そのため、執行が不能となってしまったようです。

そこで、直接強制が難しいために、母親は次の手段として、間接強制というものを申立てました。

これは、父親に任意の引渡しを促すための制裁金を裁判所を通じて課すというものです。

裁判しかし、最高裁は、本件では子どもに有害な影響を及ぼさずに引き渡すのは困難であるところ、子どもに有害な影響がある場合は、父親に間接強制することはできないとする判断を示したのです。

本件の最高裁の判断は、子どもが激しく拒んでいれば、例え、監護者に指定されたとしても引渡しを受けることができないという点で、「監護者指定・子の引渡しの審判」という制度を骨抜きにする可能性があります。

最高裁も、その点は考えているようで、通常は子どもの意思にかかわらず、引き渡しを実現するべきだとしています。

しかし、監護者指定・子どもの引渡しに携わる弁護士としては、本件の最高裁の判断によって、今後、監護者に指定されたものの引渡しは受けれないという事例が増えてしまうのではないかという懸念は拭えません。

そもそも、監護者指定・子の引渡しは、親同士が本当に真剣に争いますので、結論がでる頃には、どちらの結論になるにせよ、双方が相当に疲弊しているのが率直な感想です。

監護者指定を争う親は、皆、子どもの将来のために、自分が育てていく方が絶対に良いのだという強い信念があります。

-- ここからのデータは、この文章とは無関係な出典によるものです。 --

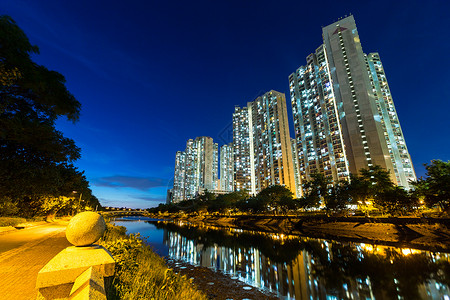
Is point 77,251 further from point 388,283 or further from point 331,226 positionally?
point 331,226

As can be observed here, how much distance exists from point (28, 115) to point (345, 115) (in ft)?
455

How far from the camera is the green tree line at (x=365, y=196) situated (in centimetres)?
3369

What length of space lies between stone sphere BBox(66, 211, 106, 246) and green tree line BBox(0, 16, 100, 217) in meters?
12.3

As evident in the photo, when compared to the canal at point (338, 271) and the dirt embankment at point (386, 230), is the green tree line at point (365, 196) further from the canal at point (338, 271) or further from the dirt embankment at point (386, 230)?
the canal at point (338, 271)

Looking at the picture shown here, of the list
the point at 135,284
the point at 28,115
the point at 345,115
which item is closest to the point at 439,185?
the point at 135,284

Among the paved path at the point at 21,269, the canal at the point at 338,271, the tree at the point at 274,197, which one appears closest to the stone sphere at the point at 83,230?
the paved path at the point at 21,269

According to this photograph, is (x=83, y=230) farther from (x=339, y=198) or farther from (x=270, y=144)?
(x=270, y=144)

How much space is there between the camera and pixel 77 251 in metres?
4.38

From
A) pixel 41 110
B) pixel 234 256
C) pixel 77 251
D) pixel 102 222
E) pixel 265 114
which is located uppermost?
pixel 265 114

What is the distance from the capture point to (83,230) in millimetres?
4453

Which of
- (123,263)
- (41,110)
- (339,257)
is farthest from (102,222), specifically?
(339,257)

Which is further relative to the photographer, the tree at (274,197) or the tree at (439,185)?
the tree at (274,197)

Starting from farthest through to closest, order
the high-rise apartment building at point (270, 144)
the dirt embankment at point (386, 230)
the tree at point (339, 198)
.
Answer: the high-rise apartment building at point (270, 144) < the tree at point (339, 198) < the dirt embankment at point (386, 230)

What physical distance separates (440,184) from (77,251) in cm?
4755
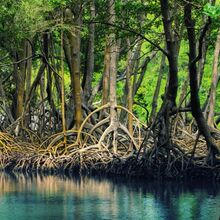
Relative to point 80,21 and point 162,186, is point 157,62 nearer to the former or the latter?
point 80,21

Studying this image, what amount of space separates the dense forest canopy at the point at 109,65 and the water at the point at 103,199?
1.12 meters

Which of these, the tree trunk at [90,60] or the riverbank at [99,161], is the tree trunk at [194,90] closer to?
the riverbank at [99,161]

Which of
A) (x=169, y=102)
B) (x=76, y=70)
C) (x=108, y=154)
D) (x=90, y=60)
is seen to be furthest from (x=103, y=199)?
(x=90, y=60)

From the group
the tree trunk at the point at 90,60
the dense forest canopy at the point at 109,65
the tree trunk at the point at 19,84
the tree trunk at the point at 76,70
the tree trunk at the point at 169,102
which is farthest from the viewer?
the tree trunk at the point at 19,84

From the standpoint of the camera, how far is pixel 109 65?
865 inches

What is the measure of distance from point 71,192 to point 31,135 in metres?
6.88

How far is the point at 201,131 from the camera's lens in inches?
716

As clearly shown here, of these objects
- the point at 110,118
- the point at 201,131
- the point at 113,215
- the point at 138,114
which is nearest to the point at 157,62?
the point at 138,114

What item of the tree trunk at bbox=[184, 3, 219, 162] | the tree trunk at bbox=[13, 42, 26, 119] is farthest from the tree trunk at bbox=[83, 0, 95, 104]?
the tree trunk at bbox=[184, 3, 219, 162]

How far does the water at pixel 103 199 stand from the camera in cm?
1436

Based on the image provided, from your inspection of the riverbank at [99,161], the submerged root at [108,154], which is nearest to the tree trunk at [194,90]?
the submerged root at [108,154]

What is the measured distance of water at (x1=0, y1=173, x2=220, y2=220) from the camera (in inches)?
565

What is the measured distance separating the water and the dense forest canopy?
3.66 ft

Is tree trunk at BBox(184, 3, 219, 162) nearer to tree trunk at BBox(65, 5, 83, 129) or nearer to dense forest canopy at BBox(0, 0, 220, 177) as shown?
dense forest canopy at BBox(0, 0, 220, 177)
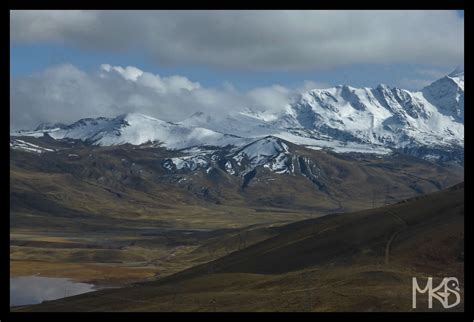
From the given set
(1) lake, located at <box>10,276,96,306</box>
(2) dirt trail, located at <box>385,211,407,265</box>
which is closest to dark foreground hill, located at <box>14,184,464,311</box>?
(2) dirt trail, located at <box>385,211,407,265</box>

それは、辛く長い闘いになりますが、裁判所に監護者に指定されれば子どもの引渡しを受けることができるという未来が待っているからこそ、頑張れるものです。

しかし、裁判所から監護者に指定され、引渡しを受ける権利を得たにもかかわらず、本件のように、それが実現されない可能性があるというのでは、あまりにも酷と言わざるを得ません。

したがって、私は、本件の最高裁の結論には反対です。

弁護士竹下龍之介

 

 

まとめ

本件の結論に正当性をもたせるなら、子どもの意思は監護者指定・子どもの引渡しの場面において、現在の裁判実務以上に子どもの意思は重視されるべきであると思います。

現在の裁判実務では、13歳程度を目安に子どもの意思が重視される割合が強まっているように個人的には感じますが、9歳程度の場合には考慮要素の一つにすぎず、決して重視されているわけではないようにも感じているからです。

本件の事案でも、監護者指定・子どもの引渡しの審判(最初の争い)において、当初から、子どもの意思を重視して、父親が監護者に指定されるべきだったのではないでしょうか。

その意味で、本件の最高裁の判断は、監護者指定に基づく間接強制の可否の判断にとどまらず、監護者指定の判断枠組みそのものにも影響を与えうる(=子どもの意思がより重視されるようになる)可能性があります。

本件の最高裁の判断が、子どもの引渡しの裁判実務に与える影響が注目されます。